In this Ted Talk, Melissa Marshall makes a plea to scientists and engineers to “talk nerdy.” She says, “we’re fascinated by what you’re doing. So tell us about it — in a way we can understand.” Use this video in the technical communication classroom to discuss definitions and descriptions. She nicely reinforces and can generate discussion about how to make complex ideas accessible and exciting to others.
An article in the Atlantic Monthly by Barbara Ehrenreich, author of Nickel and Dimed: On (Not) Getting By in America, about how we definitions of poverty in America. In this article she discusses the tragectory from President Johnson’s “War on Poverty” to the idea that women on welfare are miscreants:
Instead of treating low-wage mothers as the struggling heroines they are, our political culture still tends to view them as miscreants and contributors to the “cycle of poverty.”
via It Is Expensive to Be Poor – Barbara Ehrenreich – The Atlantic.
In 260, have students read the article, identifying and evaluating these definitions of “poor.” What are the claims, reasons, and warrants that support these different definitions? How are these definitions used and why are they important to understand?
What are stem cells? – Craig A. Kohn | TED-Ed.
An interesting lesson from TEDEd to think about how scientists communicate to publics. What rhetorical devices do they use to define and describe complex ideas to others?
From TED-Ed: What makes us giggle and guffaw? The inability to define comedy is its very appeal; it is defined by its defiance of definition. Addison Anderson riffs on the philosophy of Henri Bergson and Aristotle to elucidate how a definition draws borders while comedy breaks them down.
TED-Ed | What’s the definition of comedy? Banana. – Addison Anderson.
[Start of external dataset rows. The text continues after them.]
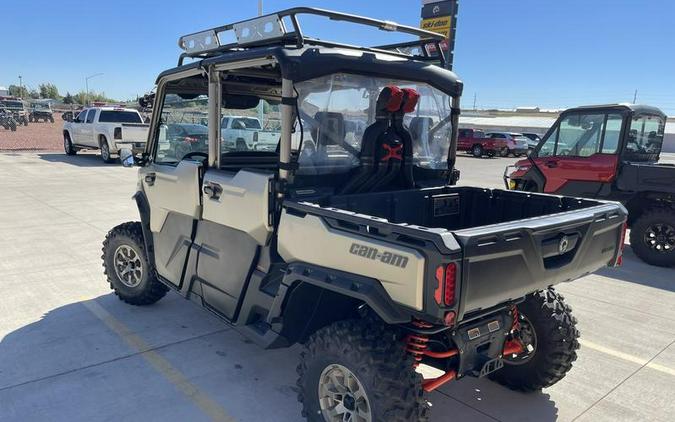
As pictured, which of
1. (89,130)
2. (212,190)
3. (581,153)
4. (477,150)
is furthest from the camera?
(477,150)

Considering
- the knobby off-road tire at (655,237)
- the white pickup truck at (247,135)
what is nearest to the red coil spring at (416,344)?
the white pickup truck at (247,135)

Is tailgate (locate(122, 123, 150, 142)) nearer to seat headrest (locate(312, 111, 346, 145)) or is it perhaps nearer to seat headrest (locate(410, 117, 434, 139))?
seat headrest (locate(410, 117, 434, 139))

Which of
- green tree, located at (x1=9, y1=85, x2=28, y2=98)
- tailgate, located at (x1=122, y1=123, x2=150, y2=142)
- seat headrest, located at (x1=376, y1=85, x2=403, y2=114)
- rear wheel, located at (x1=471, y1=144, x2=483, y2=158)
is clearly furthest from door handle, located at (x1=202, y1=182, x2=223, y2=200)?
green tree, located at (x1=9, y1=85, x2=28, y2=98)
Watch this video in class to discuss the nature of definition and the need to draw borders around things and to create Truth. Anderson’s video explains just how shaky Truth can be, creating a space for endless redefinitions of the categories that hold us together.
A 71-year-old objects after NPR refers to her as “elderly”. When did elderly become an objectionable term, and how should news organizations get around it? In this video, Emily Rooney’s panel on Beat the Press discusses the definition of elderly—a great resource for ENL260’s unit on argument by definition.
via Beat the Press Video: Elder Wisdom? | WGBH News.